Literally, May was quite the George Washington. But assuming she meant it metaphorically, she was every inch the Donald Trump. As she very well knows, most people who voted for Brexit did so in the pitch dark, because the implications of leaving the EU were wholly obscured. They were pretty nebulous until today, actually, but on the 23rd of June they were unknown and unknowable.

Theresa May's Brexit speech - five key points

In nuptial terms, the range of potential outcomes implied by the monosyllabic “OUT” was almost limitless. It might have meant an attempt to rescue a loveless marriage by reinventing it as an open one – together in the week, a little light swinging at weekends – along Norwegian lines. It might have meant the bitterly contested, I’ll-take-you-for-every-penny-you-bastard-even-if-the-legal-fees-bankrupt-me-too divorce we now see stretching seductively ahead. It could have meant anything in between.

Some Leavers voted for the hideous divorce, and some for the open marriage. But most voted with no firm idea of what leaving would actually mean.

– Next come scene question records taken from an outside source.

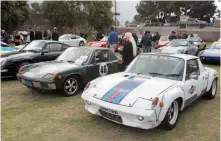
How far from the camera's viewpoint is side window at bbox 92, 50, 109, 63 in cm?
705

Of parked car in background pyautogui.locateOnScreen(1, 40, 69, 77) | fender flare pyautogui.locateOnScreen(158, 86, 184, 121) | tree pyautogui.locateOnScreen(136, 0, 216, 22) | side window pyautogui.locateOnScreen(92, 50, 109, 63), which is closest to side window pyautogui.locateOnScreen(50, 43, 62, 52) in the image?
parked car in background pyautogui.locateOnScreen(1, 40, 69, 77)

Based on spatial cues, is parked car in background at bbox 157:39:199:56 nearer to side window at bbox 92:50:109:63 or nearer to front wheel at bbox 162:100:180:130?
side window at bbox 92:50:109:63

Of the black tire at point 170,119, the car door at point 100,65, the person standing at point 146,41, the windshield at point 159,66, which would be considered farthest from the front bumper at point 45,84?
the person standing at point 146,41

Some loathed the EU as an irksomely interfering undemocratic mega-bureaucracy, or bought into the fantasy that EU payments were responsible for the chronic underfunding of the NHS, or were steered by race-baiting in the reactionary press.

Others voted less against Brussels than London, and the patronising metropolitan disdain of a smug elite. Some, sick of the drudgery and lack of opportunity, were screaming in the wind. Some, thinking Remain a dead cert, cast a token protest vote, and woke to the news on 24th June with regret. There were loads of reasons, intellectual, too, but primarily emotional, why people voted Leave.

With this in mind, it shouldn’t need stating that Theresa May has no mandate for the Brexit she unravelled today. If it does, YouGov said it with a poll today which reveals that 39 per cent of the public want a hard Brexit, 25 per cent soft Brexit, and 23 per cent touchingly still wish to remain in the EU.

And this is after having more than six months to acclimatise to the result. Back in June, when leaving seemed so unlikely, fewer than 39 per cent of Leavers, perhaps far fewer, will have wanted to leave the single market and customs union. Much like David Cameron, George Osborne and Boris Johnson, most will not have given such trifling ramifications a moment’s thought.

Apologies to the PM if it’s my amnesia playing up again, but I can’t recall her delineating precisely what a Leave vote would mean when she was “campaigning” for Remain. Actually, I can’t remember her saying anything during those febrile weeks, when she kept her mouth shut to avoid offending either Tory wing on the off-chance that a job opportunity would arise.

It was an act of criminal incompetence, and a historic tragedy, that the referendum question was so insanely stark. Had there been a range of sub-questions about free movement of goods and people, immigration control, judicial independence and so on, the public will would have been more discernible.

Instead, because the only question was in or out, we stumbled blindly first into the chaotic Brexit-means-Brexit stasis of recent months; and now towards a miserably insular future as Grand Cayman without the nice weather of Philip Hammond’s imagination.

So be it. If May thought herself clever for hiring Boris, Liam Fox, David Davis and Andrea Leadsom, her meretricious trick of shackling the Brexiteers to their punishment jobs has lost its protective value now.

With her banal but colossal lie about having a mandate, May takes full ownership of the future. That future might rain eternal glory on her, or make her a dangerous rival to Cameron for the title of Worst PM Ever. The chances are it will be more nuanced than either.

But whatever ensues, she must not imagine that she can shield behind the “popular will”. With this Brexit, she is acting in outrageous defiance of that will. The future is on her head and hers alone, and she would do well to open her eyes to that.